MARCH 29, 2001
By Wayne Gustaveson   Home Page:
Lake Elevation: 3662  Water temperature: 52-60 F

Lake Powell is still on the cool side of great fishing. No spawning has yet occurred. Continued warm, calm weather could produce a spawning movement as early as next week. Storm fronts can hold off the spawning event for as much as three weeks. Fishing patterns all directly relate to prespawn fish behavior.

Black bass are the most active fish. They will hold in deep water near the edge of the channel or in the back of the canyon where rock and brush are present. Bass move shallow with daily warming to seek a nest site. Feeding occurs but nest construction is a higher priority. Hence, many fish will be seen in clear water or near the surface in stained water. They may not strike aggressively at lures except for a 1-2 hour period usually in the afternoon. During the remainder of the day, especially in cool morning temperatures they will only peck at lures or ignore them. Individuals can be convinced to strike occasionally and there are enough fish visible lake wide to produce a really fun experience. More numbers will be caught next month but now is the time to catch larger bass. Large males occupying nest sites and nearby females holding in deeper water are the prime targets. Bottom-contact plastic lures are preferred but crank baits, spinner baits, and jerk baits all work at times in prespawn conditions.

Prespawn striped bass feel warming and tend to move in schools toward current. Places like the dam and power plant intake are getting better with some really good sporadic catches reported in short bursts already. When a school is nearby most anglers catch fish. Then there is a waiting period until the school returns. Mid day has been best but appearance of the large school can happen any time.

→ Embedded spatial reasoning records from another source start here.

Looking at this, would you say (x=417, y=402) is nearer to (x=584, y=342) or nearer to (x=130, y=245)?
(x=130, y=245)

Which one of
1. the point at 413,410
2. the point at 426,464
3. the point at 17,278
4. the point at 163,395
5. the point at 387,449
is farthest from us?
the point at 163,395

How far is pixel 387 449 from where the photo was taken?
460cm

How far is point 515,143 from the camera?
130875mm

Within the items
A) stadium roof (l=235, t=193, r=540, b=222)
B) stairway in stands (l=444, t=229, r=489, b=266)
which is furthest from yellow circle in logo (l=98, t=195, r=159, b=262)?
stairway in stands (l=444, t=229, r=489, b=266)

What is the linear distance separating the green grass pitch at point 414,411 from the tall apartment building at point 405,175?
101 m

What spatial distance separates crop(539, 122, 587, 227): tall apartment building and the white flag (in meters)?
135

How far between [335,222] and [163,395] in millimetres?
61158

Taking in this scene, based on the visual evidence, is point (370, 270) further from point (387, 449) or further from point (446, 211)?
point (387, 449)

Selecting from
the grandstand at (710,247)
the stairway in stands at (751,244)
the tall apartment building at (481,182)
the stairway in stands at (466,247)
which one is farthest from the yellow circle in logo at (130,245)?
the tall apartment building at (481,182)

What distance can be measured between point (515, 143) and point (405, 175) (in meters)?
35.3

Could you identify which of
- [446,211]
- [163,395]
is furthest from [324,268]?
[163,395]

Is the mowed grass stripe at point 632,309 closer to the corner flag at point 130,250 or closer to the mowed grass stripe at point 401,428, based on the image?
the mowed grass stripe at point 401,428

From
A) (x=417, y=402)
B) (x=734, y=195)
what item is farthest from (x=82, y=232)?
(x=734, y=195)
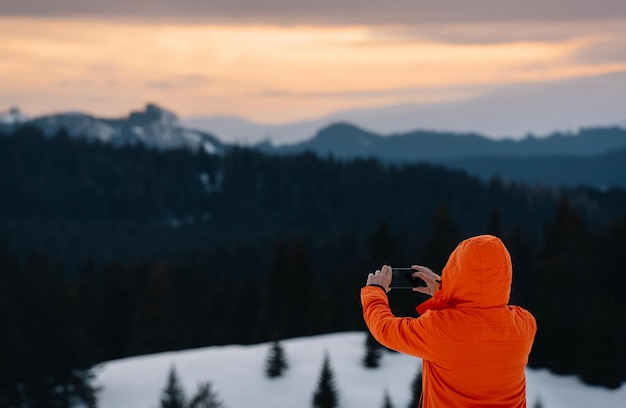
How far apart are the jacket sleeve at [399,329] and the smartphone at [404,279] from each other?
4.1 inches

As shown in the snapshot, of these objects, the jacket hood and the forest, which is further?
the forest

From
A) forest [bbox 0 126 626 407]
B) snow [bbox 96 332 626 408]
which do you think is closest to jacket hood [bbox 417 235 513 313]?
snow [bbox 96 332 626 408]

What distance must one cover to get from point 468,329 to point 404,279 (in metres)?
0.40

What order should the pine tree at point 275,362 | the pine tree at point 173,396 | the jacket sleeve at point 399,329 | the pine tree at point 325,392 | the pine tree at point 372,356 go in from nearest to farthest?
the jacket sleeve at point 399,329
the pine tree at point 173,396
the pine tree at point 325,392
the pine tree at point 275,362
the pine tree at point 372,356

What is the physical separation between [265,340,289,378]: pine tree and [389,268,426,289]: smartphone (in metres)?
23.3

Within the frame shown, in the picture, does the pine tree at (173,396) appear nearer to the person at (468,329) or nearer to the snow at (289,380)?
the snow at (289,380)

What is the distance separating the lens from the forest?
36125mm

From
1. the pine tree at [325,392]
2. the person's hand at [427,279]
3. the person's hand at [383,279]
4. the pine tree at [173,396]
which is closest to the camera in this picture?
the person's hand at [383,279]

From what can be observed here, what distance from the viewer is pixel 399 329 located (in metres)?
3.79

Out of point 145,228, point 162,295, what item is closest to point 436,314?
point 162,295

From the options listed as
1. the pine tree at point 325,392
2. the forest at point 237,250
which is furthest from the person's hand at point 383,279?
the forest at point 237,250

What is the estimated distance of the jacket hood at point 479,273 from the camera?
142 inches

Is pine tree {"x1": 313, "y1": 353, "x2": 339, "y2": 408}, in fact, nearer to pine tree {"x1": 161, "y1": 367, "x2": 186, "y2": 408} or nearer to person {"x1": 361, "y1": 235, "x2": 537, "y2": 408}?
pine tree {"x1": 161, "y1": 367, "x2": 186, "y2": 408}

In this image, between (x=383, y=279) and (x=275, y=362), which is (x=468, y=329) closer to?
(x=383, y=279)
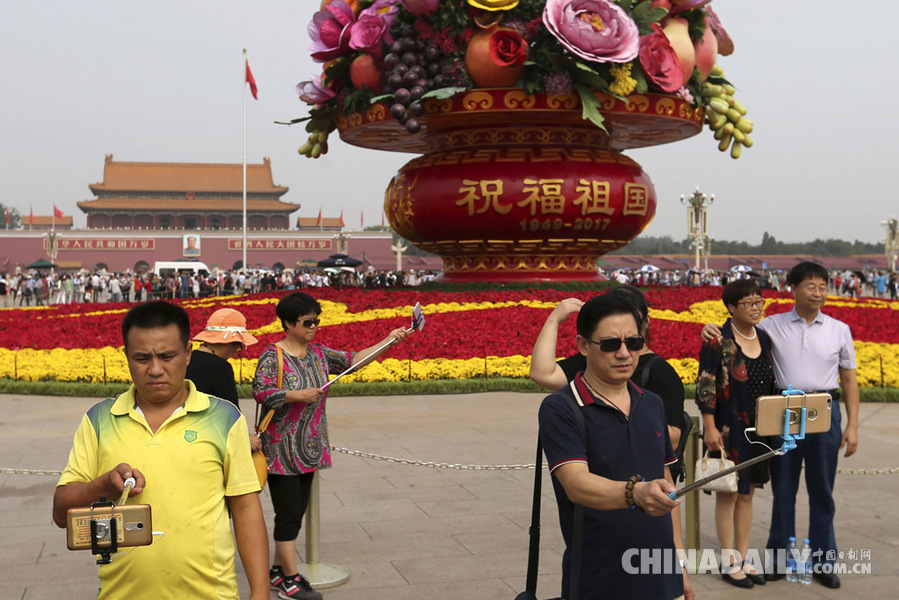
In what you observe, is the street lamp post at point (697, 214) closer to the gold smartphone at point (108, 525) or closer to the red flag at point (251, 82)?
the red flag at point (251, 82)

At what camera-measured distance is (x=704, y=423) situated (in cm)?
429

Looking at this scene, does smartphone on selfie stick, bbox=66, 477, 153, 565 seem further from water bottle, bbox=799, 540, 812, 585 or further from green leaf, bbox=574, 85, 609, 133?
green leaf, bbox=574, 85, 609, 133

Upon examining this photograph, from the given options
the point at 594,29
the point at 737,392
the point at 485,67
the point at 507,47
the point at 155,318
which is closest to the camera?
the point at 155,318

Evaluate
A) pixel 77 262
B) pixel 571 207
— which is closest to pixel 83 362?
pixel 571 207

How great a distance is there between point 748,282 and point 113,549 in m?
3.13

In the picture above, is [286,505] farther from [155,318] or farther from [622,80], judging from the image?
[622,80]

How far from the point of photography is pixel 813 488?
4.37 meters

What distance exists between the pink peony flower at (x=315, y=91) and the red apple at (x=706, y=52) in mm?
5200

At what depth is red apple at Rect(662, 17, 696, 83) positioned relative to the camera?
12.7 meters

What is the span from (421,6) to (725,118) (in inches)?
197

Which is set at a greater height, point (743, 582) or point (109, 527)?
point (109, 527)

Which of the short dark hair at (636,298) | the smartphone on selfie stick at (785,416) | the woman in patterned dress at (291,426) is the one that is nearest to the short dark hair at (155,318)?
the short dark hair at (636,298)

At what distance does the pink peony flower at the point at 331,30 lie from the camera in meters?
12.6

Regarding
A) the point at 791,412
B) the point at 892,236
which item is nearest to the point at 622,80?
the point at 791,412
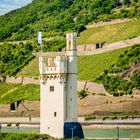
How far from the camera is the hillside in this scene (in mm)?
152125

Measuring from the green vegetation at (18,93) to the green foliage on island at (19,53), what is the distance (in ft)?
21.1

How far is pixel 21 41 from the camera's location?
500 feet

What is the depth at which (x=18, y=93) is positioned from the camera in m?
123

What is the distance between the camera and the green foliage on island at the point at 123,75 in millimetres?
107438

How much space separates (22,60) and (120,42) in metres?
22.1

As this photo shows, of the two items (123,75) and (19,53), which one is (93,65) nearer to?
(123,75)

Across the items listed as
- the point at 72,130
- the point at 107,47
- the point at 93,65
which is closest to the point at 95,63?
the point at 93,65

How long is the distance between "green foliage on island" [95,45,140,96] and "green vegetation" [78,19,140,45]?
1210cm

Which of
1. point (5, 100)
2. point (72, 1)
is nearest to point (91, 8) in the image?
point (72, 1)

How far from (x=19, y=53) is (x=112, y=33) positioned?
19.2m

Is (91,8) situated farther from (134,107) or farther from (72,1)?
(134,107)

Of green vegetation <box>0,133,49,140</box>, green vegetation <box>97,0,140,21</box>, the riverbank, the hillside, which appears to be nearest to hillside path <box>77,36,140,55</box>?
green vegetation <box>97,0,140,21</box>

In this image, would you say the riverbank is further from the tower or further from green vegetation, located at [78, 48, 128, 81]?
the tower

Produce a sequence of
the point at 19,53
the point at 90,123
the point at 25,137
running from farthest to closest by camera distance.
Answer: the point at 19,53 < the point at 90,123 < the point at 25,137
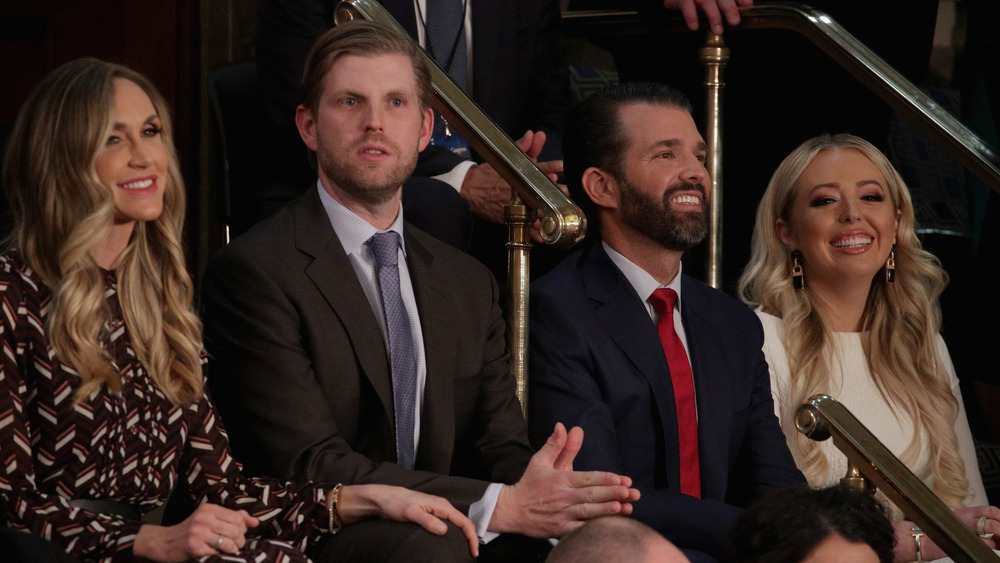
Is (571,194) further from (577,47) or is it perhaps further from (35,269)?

Stripers in the backs of canyons move toward the shallows on a daily basis. Still the schools are inactive most of the time and can be found laying on the bottom. When they move up in the water column they can quickly be caught trolling. Look in the canyon 'green zone' where bottom depth is 40-60 ft. Fish may be as shallow as 10-30 feet as they rise to feel the warm surface layer. Anchovies work best on deep fish but a quick moving reaction bait like a jigging spoon, or fast moving shad imitating crank bait will get the shallow fish. Navajo, Last Chance, Oak, Slick Rock, Bullfrog, Moki, and canyons from Good Hope to Hite are good potential striper holding canyons.

Bluegill and crappie move to the surface and will be found in submerged tree tops in 3-8 feet of water. Use a lightweight jig with chartreuse or pumpkin color combinations . A piece of live worm on a very small hook is the very best for big bluegill.

Plan your trip around stable weather conditions to increase your odds of having great fishing.